**QUOTED PASSAGE:**
● ● ● ●

Almost the Equinox by Sarah Maguire review – elegant and breathtaking

Autumn crocus
Disarming … Maguire’s poem Colchicum describes the flowers ‘all keeled over’. Photograph: John Glover/Alamy

Sarah Maguire’s Almost the Equinox is a bouquet gathered over time. These beautiful poems belong together – in a way that is rarely the case with selected poems. She is our finest gardener-poet, her botanical knowledge evident but unostentatious in her poems about flowers. You see her recalcitrant gardenia as if it were in front of you: “One lopsided, scorched-brown bloom…” Her secretive African violet is vividly present, too: “Hirsute secret hoods/ ease back/ the gauzy, veiled flesh/ to a star of opening mauve,/ pierced at the heart / with sheer gold…” And oranges, souvenirs of Taliouine, are described with tart truthfulness: “Oh, they were sharp! like hybrid grapefruit…”

With Maguire, blossoms are unpredictable. And ripeness is not all. The Florist’s at Midnight – a wonderful poem – acknowledges the violence of uprooting flowers, “cargoed across continents/ to fade far from home”. At night, in the shop, the flowers are not required to put on a show. She finds apt, unfanciful adjectives for the lily – “solitary, alert”. And there is a dazzling instability about the last line: “the streetlights/ in pieces/ on the floor”. She is a poet who summons mysterious atmospheres precisely.

If the flowers have travelled, so has Maguire. There are poems set in Marrakech, by the Dead Sea, in the US, in Suffolk, London and Ramallah. She was the first British writer to be sent to Palestine and Yemen by the British Council (she has the additional distinction of being the only living English-language poet to have a book of her poetry in print in Arabic). There is a sense of exotic distance in her work, but it is seldom the places to which she travels that are ungraspable. It is the moments where Maguire suggests she is foreign to herself.

● ● ● ●

Spatial relation data:
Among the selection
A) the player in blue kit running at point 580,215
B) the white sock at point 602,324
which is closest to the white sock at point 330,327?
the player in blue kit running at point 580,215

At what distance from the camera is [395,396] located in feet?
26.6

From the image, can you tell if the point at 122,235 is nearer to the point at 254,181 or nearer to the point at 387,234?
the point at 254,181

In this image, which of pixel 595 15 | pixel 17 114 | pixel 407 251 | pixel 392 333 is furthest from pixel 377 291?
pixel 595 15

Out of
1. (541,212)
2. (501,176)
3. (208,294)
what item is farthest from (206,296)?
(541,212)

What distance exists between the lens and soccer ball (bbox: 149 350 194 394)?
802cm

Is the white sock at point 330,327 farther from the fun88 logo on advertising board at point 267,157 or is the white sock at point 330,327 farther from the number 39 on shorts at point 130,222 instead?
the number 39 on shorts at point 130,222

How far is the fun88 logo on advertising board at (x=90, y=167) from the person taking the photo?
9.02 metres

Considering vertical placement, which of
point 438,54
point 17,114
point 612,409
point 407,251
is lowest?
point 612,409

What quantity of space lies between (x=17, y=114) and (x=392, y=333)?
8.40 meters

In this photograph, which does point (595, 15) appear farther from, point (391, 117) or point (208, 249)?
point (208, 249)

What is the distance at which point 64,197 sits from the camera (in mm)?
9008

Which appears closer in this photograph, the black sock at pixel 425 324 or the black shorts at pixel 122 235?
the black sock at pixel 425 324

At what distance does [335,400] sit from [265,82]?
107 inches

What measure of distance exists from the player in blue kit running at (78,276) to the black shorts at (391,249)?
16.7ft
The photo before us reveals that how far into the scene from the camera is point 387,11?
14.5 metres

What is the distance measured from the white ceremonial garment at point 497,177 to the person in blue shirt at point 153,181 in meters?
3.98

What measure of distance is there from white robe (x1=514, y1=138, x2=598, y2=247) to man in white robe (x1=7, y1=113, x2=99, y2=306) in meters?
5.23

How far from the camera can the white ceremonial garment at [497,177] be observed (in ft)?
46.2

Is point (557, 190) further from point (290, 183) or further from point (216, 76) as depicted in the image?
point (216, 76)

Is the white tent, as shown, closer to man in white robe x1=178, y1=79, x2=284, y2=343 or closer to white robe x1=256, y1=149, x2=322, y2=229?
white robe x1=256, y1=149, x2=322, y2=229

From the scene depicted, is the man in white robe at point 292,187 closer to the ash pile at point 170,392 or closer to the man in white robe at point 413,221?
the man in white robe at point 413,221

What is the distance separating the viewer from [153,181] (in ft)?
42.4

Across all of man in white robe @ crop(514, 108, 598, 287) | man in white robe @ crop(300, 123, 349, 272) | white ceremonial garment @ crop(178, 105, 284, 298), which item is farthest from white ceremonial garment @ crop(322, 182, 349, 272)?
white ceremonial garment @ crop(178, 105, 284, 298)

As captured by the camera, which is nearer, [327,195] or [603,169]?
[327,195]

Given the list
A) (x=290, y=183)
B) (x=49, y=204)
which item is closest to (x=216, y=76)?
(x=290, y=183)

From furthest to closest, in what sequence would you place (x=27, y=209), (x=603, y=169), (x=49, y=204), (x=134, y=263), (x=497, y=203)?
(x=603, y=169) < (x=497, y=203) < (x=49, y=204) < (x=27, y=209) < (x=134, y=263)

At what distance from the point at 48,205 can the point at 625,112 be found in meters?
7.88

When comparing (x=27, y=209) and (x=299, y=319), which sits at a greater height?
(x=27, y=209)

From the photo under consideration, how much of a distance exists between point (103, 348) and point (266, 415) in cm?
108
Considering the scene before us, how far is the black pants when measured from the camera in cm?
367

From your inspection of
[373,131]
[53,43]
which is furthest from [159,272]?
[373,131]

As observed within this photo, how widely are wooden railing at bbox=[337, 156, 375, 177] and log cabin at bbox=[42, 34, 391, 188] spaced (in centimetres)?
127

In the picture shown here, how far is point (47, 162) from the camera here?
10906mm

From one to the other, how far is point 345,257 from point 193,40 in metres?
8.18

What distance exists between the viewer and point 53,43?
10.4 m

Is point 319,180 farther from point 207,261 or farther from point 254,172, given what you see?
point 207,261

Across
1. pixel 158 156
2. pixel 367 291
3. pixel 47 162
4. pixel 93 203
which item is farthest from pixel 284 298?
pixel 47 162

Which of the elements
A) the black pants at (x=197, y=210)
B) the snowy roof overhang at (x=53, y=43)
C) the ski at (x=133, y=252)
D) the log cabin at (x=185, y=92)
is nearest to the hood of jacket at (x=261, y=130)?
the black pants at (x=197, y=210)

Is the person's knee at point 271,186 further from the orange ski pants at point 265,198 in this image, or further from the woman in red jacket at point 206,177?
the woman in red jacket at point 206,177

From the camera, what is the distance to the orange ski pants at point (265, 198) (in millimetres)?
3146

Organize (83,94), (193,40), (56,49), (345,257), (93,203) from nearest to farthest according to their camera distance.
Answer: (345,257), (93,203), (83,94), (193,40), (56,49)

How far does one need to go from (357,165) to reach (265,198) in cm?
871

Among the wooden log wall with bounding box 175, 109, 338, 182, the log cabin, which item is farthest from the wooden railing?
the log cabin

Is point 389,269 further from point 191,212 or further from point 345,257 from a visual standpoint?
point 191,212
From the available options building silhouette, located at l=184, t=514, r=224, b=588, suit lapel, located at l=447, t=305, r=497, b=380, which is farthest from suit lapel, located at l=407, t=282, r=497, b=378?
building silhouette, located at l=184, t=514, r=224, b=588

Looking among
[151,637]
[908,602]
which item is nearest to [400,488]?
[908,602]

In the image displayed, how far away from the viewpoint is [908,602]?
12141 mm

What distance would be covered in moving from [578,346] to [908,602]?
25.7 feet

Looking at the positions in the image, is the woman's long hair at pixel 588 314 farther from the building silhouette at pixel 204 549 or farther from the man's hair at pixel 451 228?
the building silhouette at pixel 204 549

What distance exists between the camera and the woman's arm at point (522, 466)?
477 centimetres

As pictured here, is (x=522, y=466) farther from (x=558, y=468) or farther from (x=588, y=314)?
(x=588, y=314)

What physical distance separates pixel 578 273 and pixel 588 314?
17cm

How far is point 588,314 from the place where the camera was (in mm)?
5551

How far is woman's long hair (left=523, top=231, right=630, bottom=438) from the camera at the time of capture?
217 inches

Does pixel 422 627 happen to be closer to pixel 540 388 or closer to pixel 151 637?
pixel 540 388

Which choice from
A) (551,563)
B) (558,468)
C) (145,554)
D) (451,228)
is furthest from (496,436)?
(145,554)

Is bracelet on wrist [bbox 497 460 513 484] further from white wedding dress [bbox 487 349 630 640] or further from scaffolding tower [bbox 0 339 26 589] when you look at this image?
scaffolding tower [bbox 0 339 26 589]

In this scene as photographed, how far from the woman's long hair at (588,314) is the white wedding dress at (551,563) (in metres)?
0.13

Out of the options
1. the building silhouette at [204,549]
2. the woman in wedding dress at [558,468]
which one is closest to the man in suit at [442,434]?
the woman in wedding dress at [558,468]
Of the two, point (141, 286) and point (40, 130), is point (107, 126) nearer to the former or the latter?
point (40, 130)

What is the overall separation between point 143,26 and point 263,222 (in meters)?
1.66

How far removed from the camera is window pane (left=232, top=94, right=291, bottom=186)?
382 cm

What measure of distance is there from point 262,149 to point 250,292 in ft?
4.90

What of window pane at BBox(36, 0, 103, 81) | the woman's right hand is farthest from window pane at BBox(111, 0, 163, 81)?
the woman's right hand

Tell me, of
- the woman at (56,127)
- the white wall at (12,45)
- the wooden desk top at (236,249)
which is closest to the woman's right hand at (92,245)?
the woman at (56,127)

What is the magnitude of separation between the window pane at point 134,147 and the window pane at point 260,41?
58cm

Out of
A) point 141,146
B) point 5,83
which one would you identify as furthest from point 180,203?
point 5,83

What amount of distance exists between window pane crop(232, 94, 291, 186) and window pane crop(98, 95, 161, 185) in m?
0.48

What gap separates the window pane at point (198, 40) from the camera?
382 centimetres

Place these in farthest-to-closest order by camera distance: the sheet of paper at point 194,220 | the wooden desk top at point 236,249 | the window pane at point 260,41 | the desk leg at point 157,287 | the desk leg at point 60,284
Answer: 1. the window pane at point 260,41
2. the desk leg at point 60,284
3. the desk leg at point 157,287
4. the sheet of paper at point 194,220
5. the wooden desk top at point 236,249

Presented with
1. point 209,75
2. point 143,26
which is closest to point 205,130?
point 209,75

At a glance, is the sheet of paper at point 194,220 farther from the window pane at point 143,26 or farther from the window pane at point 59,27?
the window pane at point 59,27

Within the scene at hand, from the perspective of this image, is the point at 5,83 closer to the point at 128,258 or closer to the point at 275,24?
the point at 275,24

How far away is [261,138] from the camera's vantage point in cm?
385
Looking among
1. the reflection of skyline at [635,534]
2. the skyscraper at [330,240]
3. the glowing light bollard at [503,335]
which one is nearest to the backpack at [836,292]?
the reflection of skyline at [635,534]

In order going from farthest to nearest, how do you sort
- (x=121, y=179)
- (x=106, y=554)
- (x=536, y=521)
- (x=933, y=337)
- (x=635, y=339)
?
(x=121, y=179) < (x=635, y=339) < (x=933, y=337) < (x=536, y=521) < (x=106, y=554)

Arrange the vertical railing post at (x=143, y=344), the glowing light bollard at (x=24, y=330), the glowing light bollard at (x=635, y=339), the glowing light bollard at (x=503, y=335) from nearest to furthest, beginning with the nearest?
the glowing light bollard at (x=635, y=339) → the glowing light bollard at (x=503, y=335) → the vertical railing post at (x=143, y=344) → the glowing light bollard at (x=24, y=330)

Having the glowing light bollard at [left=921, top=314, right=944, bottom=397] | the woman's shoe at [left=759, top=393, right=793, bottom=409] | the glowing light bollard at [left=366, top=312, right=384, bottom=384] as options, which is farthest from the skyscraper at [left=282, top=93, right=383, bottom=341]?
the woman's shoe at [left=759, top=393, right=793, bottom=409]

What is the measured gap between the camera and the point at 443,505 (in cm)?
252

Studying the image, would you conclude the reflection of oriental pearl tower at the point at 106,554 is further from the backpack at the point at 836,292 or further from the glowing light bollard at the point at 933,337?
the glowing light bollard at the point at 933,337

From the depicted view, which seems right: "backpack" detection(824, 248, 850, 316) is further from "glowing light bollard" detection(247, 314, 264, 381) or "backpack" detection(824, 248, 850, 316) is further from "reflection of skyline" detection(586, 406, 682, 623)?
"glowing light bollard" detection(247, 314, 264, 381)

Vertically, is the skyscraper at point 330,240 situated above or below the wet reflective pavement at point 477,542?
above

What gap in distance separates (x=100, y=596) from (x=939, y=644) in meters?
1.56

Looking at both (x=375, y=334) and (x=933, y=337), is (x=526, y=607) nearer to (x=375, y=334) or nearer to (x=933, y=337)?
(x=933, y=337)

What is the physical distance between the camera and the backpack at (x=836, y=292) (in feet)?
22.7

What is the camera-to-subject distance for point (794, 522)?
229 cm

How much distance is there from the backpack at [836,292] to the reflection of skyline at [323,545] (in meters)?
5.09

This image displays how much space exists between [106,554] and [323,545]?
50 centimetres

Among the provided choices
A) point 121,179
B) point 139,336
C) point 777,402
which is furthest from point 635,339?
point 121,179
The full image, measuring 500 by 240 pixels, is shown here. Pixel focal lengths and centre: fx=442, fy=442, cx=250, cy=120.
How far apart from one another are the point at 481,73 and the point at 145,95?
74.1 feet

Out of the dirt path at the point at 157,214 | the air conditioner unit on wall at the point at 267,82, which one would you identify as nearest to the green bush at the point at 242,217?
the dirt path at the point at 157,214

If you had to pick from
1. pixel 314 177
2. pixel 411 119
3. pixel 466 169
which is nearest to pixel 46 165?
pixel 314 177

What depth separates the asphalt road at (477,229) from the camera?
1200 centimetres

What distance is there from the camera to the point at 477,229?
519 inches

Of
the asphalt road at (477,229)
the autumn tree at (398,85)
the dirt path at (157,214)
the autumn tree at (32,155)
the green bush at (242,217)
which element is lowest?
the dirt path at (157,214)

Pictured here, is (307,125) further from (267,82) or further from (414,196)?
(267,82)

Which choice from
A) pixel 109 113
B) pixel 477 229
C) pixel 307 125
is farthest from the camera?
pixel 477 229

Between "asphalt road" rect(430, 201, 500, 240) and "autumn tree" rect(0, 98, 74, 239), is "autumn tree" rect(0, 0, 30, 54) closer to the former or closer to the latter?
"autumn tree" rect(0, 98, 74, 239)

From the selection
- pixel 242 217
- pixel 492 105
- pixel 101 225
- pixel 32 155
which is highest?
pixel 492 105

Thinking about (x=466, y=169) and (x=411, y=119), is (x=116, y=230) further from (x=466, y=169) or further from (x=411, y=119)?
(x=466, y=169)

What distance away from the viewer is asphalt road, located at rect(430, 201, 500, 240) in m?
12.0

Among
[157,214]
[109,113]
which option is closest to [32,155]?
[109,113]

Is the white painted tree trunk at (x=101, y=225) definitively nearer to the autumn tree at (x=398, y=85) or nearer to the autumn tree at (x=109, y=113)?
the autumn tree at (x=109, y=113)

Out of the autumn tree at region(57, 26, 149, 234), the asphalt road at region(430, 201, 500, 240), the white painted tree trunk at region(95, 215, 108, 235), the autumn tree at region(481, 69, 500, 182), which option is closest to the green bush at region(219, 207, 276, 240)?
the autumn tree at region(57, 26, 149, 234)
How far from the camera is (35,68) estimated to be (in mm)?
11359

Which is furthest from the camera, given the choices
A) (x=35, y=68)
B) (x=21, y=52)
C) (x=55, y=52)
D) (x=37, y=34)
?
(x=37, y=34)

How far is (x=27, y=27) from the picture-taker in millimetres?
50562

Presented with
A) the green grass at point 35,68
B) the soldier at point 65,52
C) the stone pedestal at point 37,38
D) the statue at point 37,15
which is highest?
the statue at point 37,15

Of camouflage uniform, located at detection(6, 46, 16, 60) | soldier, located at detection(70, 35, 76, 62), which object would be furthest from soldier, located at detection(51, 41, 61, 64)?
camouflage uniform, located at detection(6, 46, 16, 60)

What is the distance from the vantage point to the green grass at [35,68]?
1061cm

● ● ● ●

**TO DO:**
A. Print the review's wording from "If the flowers" up to and including "foreign to herself.".
B. According to the review, to which two places was Maguire the first British writer to be sent by the British Council?

**ANSWERS PROVIDED:**
A.
If the flowers have travelled, so has Maguire. There are poems set in Marrakech, by the Dead Sea, in the US, in Suffolk, London and Ramallah. She was the first British writer to be sent to Palestine and Yemen by the British Council (she has the additional distinction of being the only living English-language poet to have a book of her poetry in print in Arabic). There is a sense of exotic distance in her work, but it is seldom the places to which she travels that are ungraspable. It is the moments where Maguire suggests she is foreign to herself.

B. Palestine and Yemen.